Two weeks ago, I wrote that as much as I enjoyed Girls, I found the male characters unrealistically terrible. They peed on women. They tried to force girls into threesomes. They refused to have sex with virgins. But in the season finale, they all simultaneously turned a 180, and became loving husbands and caring friends.
The drastic changes in all the male characters, just in time for the end of the season, felt a little forced, but I guess it’s better than if they’d just gone on acting like creeps for ever and ever?
Anyway, let’s have an end of season look at these guys:
2. John Thomas
We’ve only met John Thomas once before, and we knew him as the businessman with a luxury apartment and delusions about his skills as a DJ, who tried to have a threesome with Marnie and Jessa and who also went ballistic when Marnie spilled red wine on his expensive carpet. In the season finale, he appears at the altar, where he will marry Jessa. We are led to believe they’ve fallen in love.
From the outset, it was clear that John Thomas was pretty much a nerd looking for acceptance amongst Brooklyn cool kids. When they rejected his threesome and were unimpressed by his pricey belongings, he went on a diatribe against them. In the previous episode, Jessa’s boss told her she needed to grow up — and the shotgun wedding feels like Jessa’s way of saying, “Okay, I’m grown up now,” which leads me to believe she hasn’t really “fallen in love” with John Thomas.
That said, John Thomas thinks Jessa, the beautiful blonde carefree hippie girl, has fallen in love with him, and he feels like he finally belongs.
John Thomas was a jerk because he felt like an outsider, and now that he’s included he seems to be nice. Does this make him tolerable?
Charlie started out as Marnie’s clingy, meek boyfriend — a real wet blanket. He was sweet, but impossible to like. Once they broke up, he somehow turned into a cool guy in a band who has a hot new girlfriend, which was confusing, but of course is always what happens when you break up with a guy who’s too nice.
It was almost cute in the finale, when Charlie asked Marnie if she wanted to go have sex in the bathroom, because “that’s what people do at weddings” and because his new girlfriend was “blogging about a tortilla festival in Santa Fe.”
The problem was that Charlie took this seriously, and Marnie didn’t.

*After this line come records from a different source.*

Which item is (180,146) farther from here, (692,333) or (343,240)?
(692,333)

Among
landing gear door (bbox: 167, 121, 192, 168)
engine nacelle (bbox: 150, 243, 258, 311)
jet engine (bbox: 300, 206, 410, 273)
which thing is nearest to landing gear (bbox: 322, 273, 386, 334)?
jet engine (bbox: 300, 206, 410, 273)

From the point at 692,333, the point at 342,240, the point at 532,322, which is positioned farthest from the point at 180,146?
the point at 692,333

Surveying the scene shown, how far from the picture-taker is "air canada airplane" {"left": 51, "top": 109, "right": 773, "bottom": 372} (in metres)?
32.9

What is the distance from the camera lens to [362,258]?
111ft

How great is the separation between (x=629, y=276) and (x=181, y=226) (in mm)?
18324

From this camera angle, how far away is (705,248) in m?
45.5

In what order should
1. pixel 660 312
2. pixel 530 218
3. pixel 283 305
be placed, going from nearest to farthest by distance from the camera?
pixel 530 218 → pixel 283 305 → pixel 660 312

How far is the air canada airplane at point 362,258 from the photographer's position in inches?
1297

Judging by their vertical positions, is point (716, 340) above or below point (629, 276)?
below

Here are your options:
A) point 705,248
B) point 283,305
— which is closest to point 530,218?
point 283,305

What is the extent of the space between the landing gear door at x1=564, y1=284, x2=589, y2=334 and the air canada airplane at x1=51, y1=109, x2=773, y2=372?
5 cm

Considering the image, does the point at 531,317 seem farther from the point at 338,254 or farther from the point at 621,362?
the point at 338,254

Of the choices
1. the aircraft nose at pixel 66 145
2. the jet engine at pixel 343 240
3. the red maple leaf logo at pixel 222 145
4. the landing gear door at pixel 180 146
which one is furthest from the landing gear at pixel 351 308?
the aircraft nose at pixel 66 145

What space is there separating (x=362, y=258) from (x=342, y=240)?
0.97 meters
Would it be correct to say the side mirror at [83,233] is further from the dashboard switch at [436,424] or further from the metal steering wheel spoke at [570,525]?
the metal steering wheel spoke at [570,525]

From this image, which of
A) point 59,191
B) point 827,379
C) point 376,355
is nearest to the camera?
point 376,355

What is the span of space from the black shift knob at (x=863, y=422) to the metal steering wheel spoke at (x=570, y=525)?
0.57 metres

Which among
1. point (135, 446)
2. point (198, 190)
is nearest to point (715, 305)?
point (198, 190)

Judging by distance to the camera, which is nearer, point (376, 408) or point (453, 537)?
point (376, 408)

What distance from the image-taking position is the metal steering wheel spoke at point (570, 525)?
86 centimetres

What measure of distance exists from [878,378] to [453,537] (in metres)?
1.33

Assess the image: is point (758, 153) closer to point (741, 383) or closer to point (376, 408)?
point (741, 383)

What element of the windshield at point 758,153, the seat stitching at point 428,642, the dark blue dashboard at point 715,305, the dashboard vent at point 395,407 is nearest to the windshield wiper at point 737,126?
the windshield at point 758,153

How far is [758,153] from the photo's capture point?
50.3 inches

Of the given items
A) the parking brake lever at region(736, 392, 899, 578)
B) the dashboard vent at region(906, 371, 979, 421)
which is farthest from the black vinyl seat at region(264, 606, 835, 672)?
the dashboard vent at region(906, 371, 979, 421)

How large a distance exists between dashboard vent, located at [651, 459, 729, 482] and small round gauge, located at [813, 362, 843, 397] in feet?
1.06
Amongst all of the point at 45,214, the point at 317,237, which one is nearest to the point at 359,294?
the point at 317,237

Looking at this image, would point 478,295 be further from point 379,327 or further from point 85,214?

Instead, she decided to make out with the awkward wedding officiant, played by Bobby Moynihan, which a sad-faced Charlie spotted.
At the end of the season, Charlie’s back to where he was at the beginning: he’s sweet and very much in love with Marnie. Does that make him nice and charming, or annoying and predictable?
Ray’s acted like a pretentious know-it-all for much of the season, but his relationships with women on the show up until now have been fairly platonic (aside from that clueless girl he brought to a party in episode 1). Ray’s tendency in general is to be gruff and to the point, and he has little tolerance for girly antics, but if you think about it, his rude comments — like the time he made fun of an innocent customer’s sweater in the coffee shop — are more absurd than they are cruel. He’s been pretty forgiving of Hannah’s ineptitude at the coffee shop, and after some initial rude comments (“I’m not JAP Daycare”), he was actually pretty nice to Shoshana as she tripped on acid. He’s also been a very devoted friend to Charlie and Adam.
Though Ray was portrayed as the token impatient, pompous dude, he actually turns out to be one of the better men on the show. It’s actually not a surprise that he’s incredibly thoughtful and compassionate as he deflowers Shoshanna in the end of the finale.
So, is it better to be a jerk on the outside and a nice guy on the inside? Probably, but still ugh.
Hannah’s now-gay ex-boyfriend Elijah has had some bitchy moments throughout the season — like when he slapped Marnie and when he told Hannah her father was gay. But he redeemed himself in the final episode by maturely admitting to Hannah that he in fact did give her HPV. Way to go, Elijah.
Then again, if admitting you gave someone HPV is the best you can do, well.
Oh, Adam. First you were completely manipulative and distant and non-committal, then you were kind of nice for a minute, and then you peed on your girlfriend, and then you started to act a little obsessive, but still nice.
In the second half of the season, Adam demonstrated one thing we weren’t sure of in the first few episodes: that he did in fact have emotions. There’s no doubt that Adam has feelings, both about life and also about Hannah. When he decides to commit, he says, he really does commit. With time, he’s been humanized, and his repelling grossness factor has subsided.
But I still don’t really like him.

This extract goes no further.